Świetny temat
Każda pora roku ma swoje wady i zalety i podobnie jak z porą dnia, to którą właśnie lubię najbardziej, często zależy od okoliczności, nastroju i oczekiwań. Bardzo, ale to bardzo kocham jesień, ale nie złotą, tylko taką szarą, mglistą, bezwietrzną, z kropelkami deszczu na gałęziach. To samo gdy taka pogoda jest zimą. Wtedy jest cudowny klimat wpędzający w refleksje i mam swoją ulubioną specjalną playlistę na te okoliczności przyrody i otoczenia. Zimą też łatwiej się dostać w wiele miejsc, które latem zarastają i czasem wtedy jest jedyna okazja, żeby coś sfocić
Uwielbiam też wiosnę, gdy wszystko już jest zielone i kolorowe, kwitną bzy i mlecze. Najbardziej lubię maj. Lato też ma fajny klimat, byle nie było nieziemskich upałów, bo je znoszę okropnie źle, typu jestem zmęczona, spocona, kręci mi się w głowie i dobiegnięcie do autobusu jest dla mnie prawie zabójcze. Wtedy każdego dnia z utęsknieniem czeka się na wieczór i noc. Zimą lubię jak jest w miarę ciepło i w nocy, wtedy czasem lubiłam sobie gdzieś posiedzieć i popatrzeć np. na światła z klasztoru, które latem są przysłonięte liśćmi. Nienawidzę za to takiej pogody jak teraz, czyt. śnieg i mróz
Nienawidzę śniegu i bardzo niskich temperatur. Nie mogę się doczekać aż to się wreszcie skończy.
W ankiecie zaznaczam wiosnę, chociaż chyba na równi kocham też jesienne mgliste dni i ciepłe letnie noce.
Moją ulubioną porą roku to zima, gdzie jest zimno i dużo śniegu, a nie taka zima, która wygląda jak jesień, np. ta, co jest w tym roku. Masakra...
Mam dokładnie na odwrót. Co fajnego jest w śniegu i zimnie? Człowiek marznie, brodzi w ohydnym śniegu jak nie zdążą odśnieżyć chodników, przy ulicach pełno paskudnego błota. Fuuuj. Dla mnie śniegu mogłoby nie być wcale. Nienawidzę jak leży i pada.
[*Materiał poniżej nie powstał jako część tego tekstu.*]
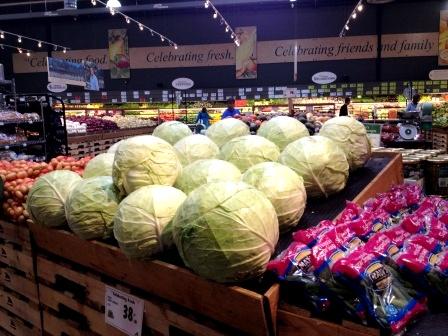 20121105_seattle-central-market-cabbage.jpg
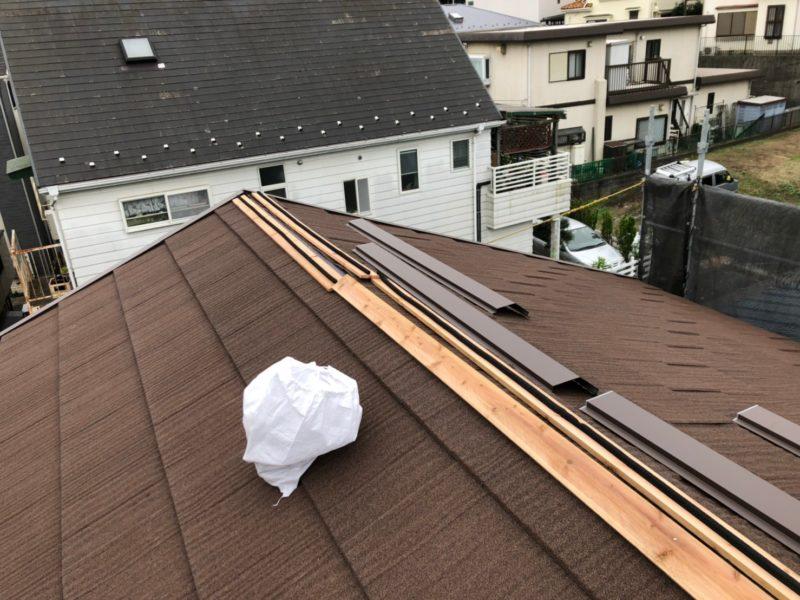 リフォーム施工中屋根重ね葺き工事、外壁塗装工事【178】相模原市T様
Znacznie utrudnia życie, a ja wolę jesienną szarość niż to białe gówno, które w mieście jest i tak brudno-blotnisto-żółte (od psich szczochów). Taka zima to dla mnie czas przemarzniętych dłoni, stóp i twarzy, przemokniętych od śniegu butów, przedostawania się przez śnieg w ślimaczym tempie, jak jeszcze nie odśnieżą, błota przy ulicach i niebezpiecznych lub nieprzejezdnych dróg na peryferiach. Śnieg mnie tak frustruje, że już mi się robi niedobrze od niego. Ponadto jak tylko on spadnie, to i spada moja aktywność na każdej płaszczyźnie poza domem. Wtedy nawet nie mogę posiedzieć w moich ulubionych miejscach ani wyjść gdzieś na spacer nad staw, łąkę albo do lasu, a i po mieście się nie chce chodzić i nie lubię wtedy jeździć rowerem.